What the task requires
Please format every line of the records below as a JSON list of strings, one string per line, skipping blank lines and leaving out the pictures.

☆ ☆ ☆ ☆

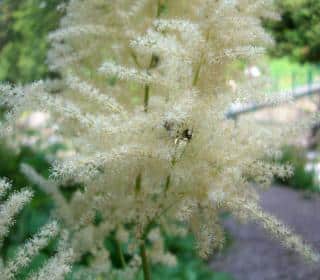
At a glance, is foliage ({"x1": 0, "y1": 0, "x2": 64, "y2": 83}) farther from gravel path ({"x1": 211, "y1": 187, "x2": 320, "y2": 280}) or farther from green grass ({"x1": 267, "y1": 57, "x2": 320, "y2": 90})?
gravel path ({"x1": 211, "y1": 187, "x2": 320, "y2": 280})

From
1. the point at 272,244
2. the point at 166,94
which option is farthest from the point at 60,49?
the point at 272,244

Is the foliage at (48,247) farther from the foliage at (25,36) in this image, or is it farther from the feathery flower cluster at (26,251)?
the feathery flower cluster at (26,251)

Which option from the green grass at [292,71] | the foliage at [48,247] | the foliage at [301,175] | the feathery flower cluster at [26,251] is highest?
the feathery flower cluster at [26,251]

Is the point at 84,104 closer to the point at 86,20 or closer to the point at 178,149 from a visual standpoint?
the point at 86,20

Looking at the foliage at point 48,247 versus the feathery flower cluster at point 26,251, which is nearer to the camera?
the feathery flower cluster at point 26,251

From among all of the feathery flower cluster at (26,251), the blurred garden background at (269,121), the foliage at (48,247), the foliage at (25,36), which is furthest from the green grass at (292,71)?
the feathery flower cluster at (26,251)

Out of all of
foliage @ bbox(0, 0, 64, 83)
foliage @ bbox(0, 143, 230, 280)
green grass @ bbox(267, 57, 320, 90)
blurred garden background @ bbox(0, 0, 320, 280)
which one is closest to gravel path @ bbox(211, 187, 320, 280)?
blurred garden background @ bbox(0, 0, 320, 280)
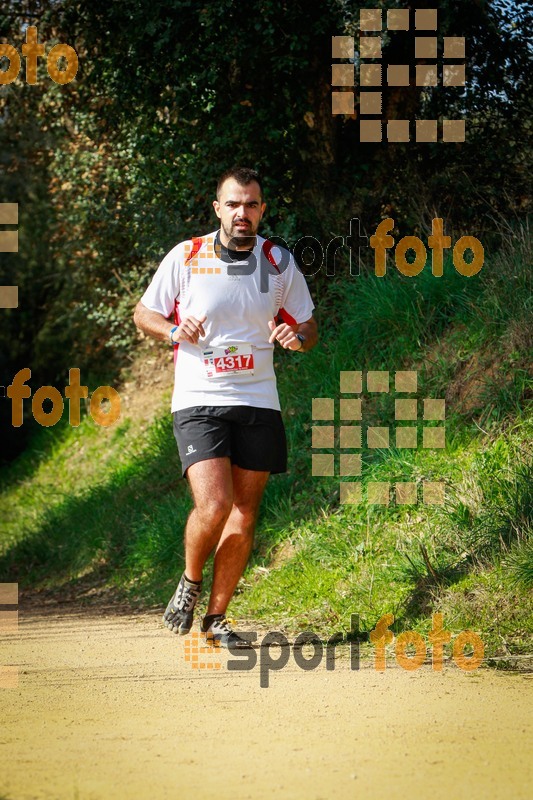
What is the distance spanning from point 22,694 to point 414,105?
628 cm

☆ ☆ ☆ ☆

Task output
[
  "At a glance, is foliage ({\"x1\": 0, \"y1\": 0, \"x2\": 64, \"y2\": 83}) farther from gravel path ({\"x1\": 211, \"y1\": 187, \"x2\": 320, \"y2\": 280}) or farther from green grass ({\"x1\": 267, \"y1\": 57, \"x2\": 320, \"y2\": 90})?",
  "gravel path ({\"x1\": 211, \"y1\": 187, \"x2\": 320, \"y2\": 280})",
  "From",
  "1. the point at 272,244",
  "2. the point at 166,94",
  "which option is farthest from the point at 60,49?",
  "the point at 272,244",
  "Is the foliage at (48,247) farther from the foliage at (25,36) in this image, or is it farther from the feathery flower cluster at (26,251)?",
  "the feathery flower cluster at (26,251)",
  "Which option from the green grass at [292,71] | the foliage at [48,247] | the foliage at [301,175] | the feathery flower cluster at [26,251] is highest?",
  "the feathery flower cluster at [26,251]",
  "Is the point at 84,104 closer to the point at 86,20 or closer to the point at 178,149 from a visual standpoint?",
  "the point at 86,20",
  "Looking at the foliage at point 48,247 versus the feathery flower cluster at point 26,251, which is nearer to the camera?",
  "the feathery flower cluster at point 26,251",
  "From among all of the feathery flower cluster at (26,251), the blurred garden background at (269,121), the foliage at (48,247), the foliage at (25,36), which is furthest from the green grass at (292,71)?",
  "the feathery flower cluster at (26,251)",
  "Out of all of",
  "foliage @ bbox(0, 0, 64, 83)",
  "foliage @ bbox(0, 143, 230, 280)",
  "green grass @ bbox(267, 57, 320, 90)",
  "blurred garden background @ bbox(0, 0, 320, 280)",
  "which one is closest to gravel path @ bbox(211, 187, 320, 280)?",
  "blurred garden background @ bbox(0, 0, 320, 280)",
  "What is the distance spanning from point 22,694 to point 414,105?",
  "628 cm"
]